The article's writer cites the narrowing spread as indication of just such a transition:
In December 2008, two weeks before the start of the Fed bond-buying program, the spread between the 10-year government bond yield and the average U.S. 30-year fixed mortgage rate was 3.07 percentage points, the widest since 1986, as investors demanded higher payment to compensate for risk. Last week, the difference was 1.14 percentage points, narrower than the 20-year average of 1.65 percentage points.
“Private buyers are going back into the market to pick up where the Fed is leaving off,” said David Berson, chief economist of PMI Group Inc. in Walnut Creek, California. “Credit spreads have narrowed significantly, and not just for mortgages, because investors believe the worst of the financial crisis is behind us.
Fed policy makers have made it clear in statements following the end of rate-setting meetings that they will restart the mortgage-bond buying program if needed, according to Pandl.
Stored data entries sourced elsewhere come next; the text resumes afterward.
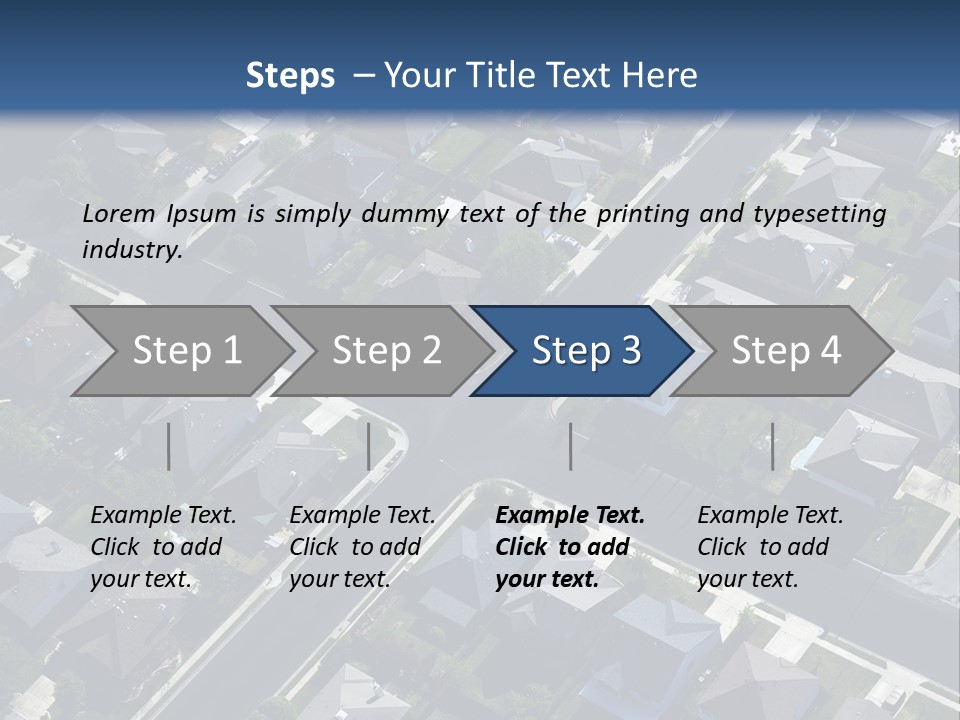 Steps – Your Title Text Here

Lorem Ipsum is simply dummy text of the printing and typesetting industry.

Step 1

Step 2

Step 3

Step 4

Example Text. Click to add your text.

Example Text. Click to add your text.

Example Text. Click to add your text.

Example Text. Click to add your text.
That “backstop” has reassured investors and encouraged them to re-enter the market, he said.
Much of the demand for mortgage bonds is coming from money managers seeking to diversify their portfolios, said Berson, of PMI Group.
“Investors are full up with Treasuries,” he said. “They haven’t been able to diversify into mortgage bonds because the Fed has been buying the bulk of them. Give them an opportunity to diversify into that market, and they will.”